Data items

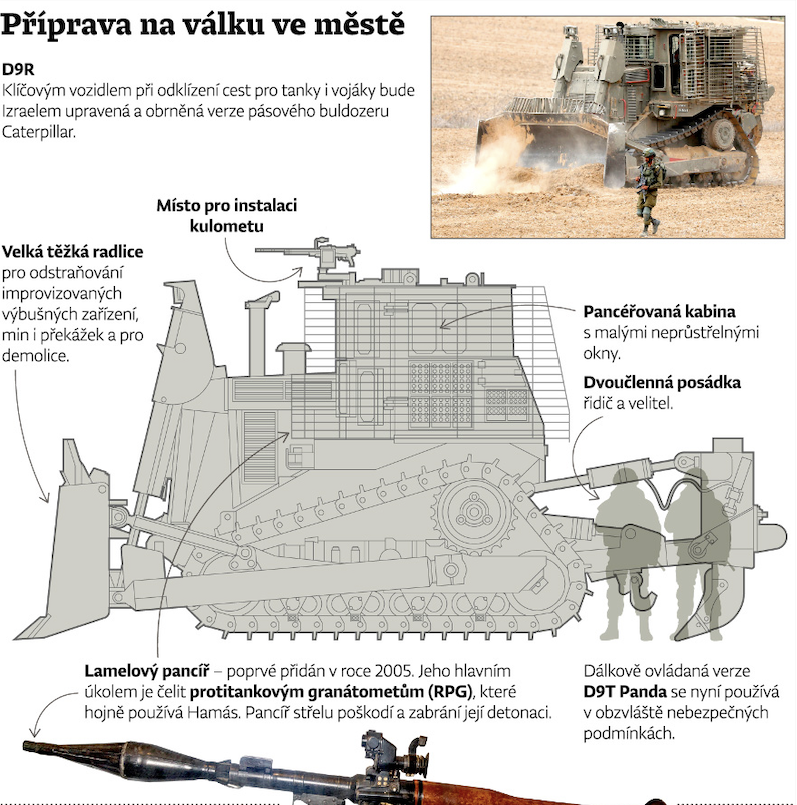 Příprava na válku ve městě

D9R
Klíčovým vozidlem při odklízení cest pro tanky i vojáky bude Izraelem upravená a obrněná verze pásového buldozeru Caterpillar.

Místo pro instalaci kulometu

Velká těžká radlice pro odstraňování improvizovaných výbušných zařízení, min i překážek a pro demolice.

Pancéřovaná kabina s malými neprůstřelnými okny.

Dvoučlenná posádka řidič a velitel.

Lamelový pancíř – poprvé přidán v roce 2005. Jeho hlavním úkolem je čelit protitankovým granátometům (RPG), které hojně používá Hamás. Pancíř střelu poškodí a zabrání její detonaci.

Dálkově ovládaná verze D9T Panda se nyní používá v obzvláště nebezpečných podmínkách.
...
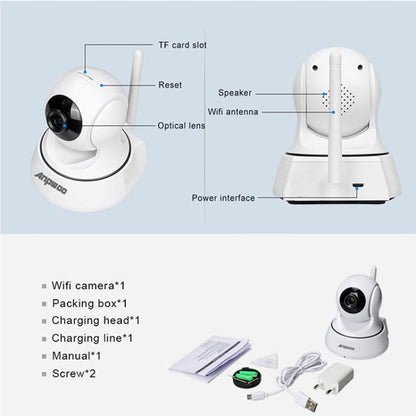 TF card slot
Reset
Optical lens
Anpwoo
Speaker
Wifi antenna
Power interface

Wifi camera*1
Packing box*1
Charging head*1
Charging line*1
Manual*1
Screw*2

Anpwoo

Directions for this task: How many lines in the records hold the string "používá"? Reply with the number alone.

Your solution: 2